— begin PAGE EXCERPT —
Frеderick H. Groce filed a complaint against his employer, Eli Lilly & Company (“Eli Lilly”), alleging that Eli Lilly had terminated him in violation of the Americans with Disabilities Act (“ADA”). He also brought state law causes of action against Eli Lilly. The district court granted summary judgment to Eli Lilly on all claims, federal and state. In this appeal, *498 Mr. Groce challenges the district court’s exercise of its supplemental jurisdiction and its grant of summary judgment to Eli Lilly on his Indiana retaliatory discharge claim. For the reasons set forth in the following opinion, we affirm the judgment of the district court.
I
BACKGROUND
A. Facts
Frederick Groce worked at Eli Lilly on the night shift for more than three years, from July 1992 to November 10, 1995, as a production technician who set calibrations on machines and handled troubleshooting. He was terminated on November 10, 1995, for insubordination, dishonesty and horseplay. The misconduct that led to his termination occurred on November 1, 1995. On that evening, according to Mr. Groce’s immediate .supervisor, Mr. Grocе had ignored his supervisor during the shift; had yelled the word “Clear!” when he knew the machine was not clear; had blown up and popped plastic gloves; had argued with his supervisor about an assignment; and had responded in a disrespectful and insubordinate manner to an explanation his supervisor gave him. Another supervisor reported that Mr. Groce, that same night, had made a whip out of a piece of board and some banding material and was pretending to hit another employee with it.
The next evening, November 2, 1995, two supervisors met with Mr. Groce to discuss the incidents of the previous night. When Mr. Groce denied the misconduct, they told him that they would look into it further. Mr. Groce then went back to work. Around 10:30 p.m., an incident occurred that Mr. Groce characterized as a “near miss.” 1 Mr. Groce was helping his supervisor, Ron Burleson, and a coworker, Tony Hoffman, conduct lock-out procedures on a tray machine. 2 The other twо men were responsible for locking out the equipment; according to Mr. Groce, however, they did not follow proper procedures. Just as Mr. Groce was working on a set screw with his finger, Hoffman “jogged the machine while my hand was in the machine.” R.27, Ex.A at 90. Mr. Groce claimed that Hoffman deliberately tried to injure him and that the incident could have caused Mr. Groce severe injury. Mr. Groce immediately documented the incident, and his supervisor,' Burleson, signed it. Burleson then rеported the incident to his own supervisor.
— end PAGE EXCERPT —
— begin PROVIDED MATERIAL —
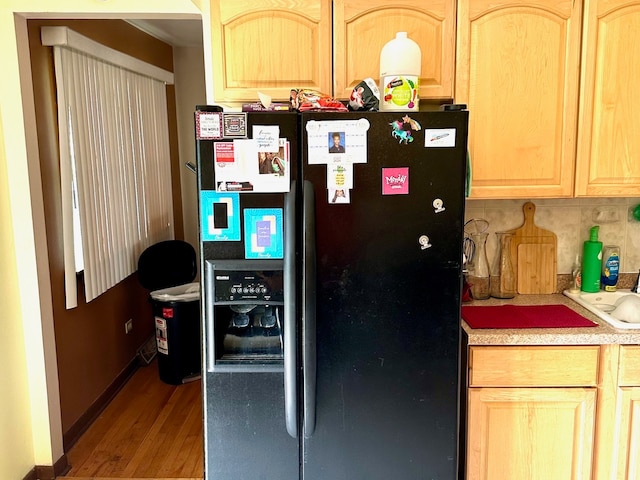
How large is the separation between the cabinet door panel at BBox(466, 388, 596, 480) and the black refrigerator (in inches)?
9.5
— end PROVIDED MATERIAL —
▸ **PARTS OF THE EXERCISE**:
1 > Based on the court opinion, decide whether each statement agrees with it, answering yes or no and quoting the words that decide it: (a) Groce worked the night shift at Eli Lilly. (b) The district court granted summary judgment to Eli Lilly only on the federal claims. (c) During the near miss, Burleson jogged the machine.
2 > According to the court opinion, around what time did the incident Groce called a "near miss" occur?
The material placed before this point comes from a source separate from the court opinion.

▸ **RESPONSES PER TASK**:
1 >
(a) Yes: "Frederick Groce worked at Eli Lilly on the night shift for more than three years"
(b) No: "The district court granted summary judgment to Eli Lilly on all claims, federal and state."
(c) No: Hoffman “jogged the machine while my hand was in the machine.”

2 > Around 10:30 p.m. on November 2, 1995.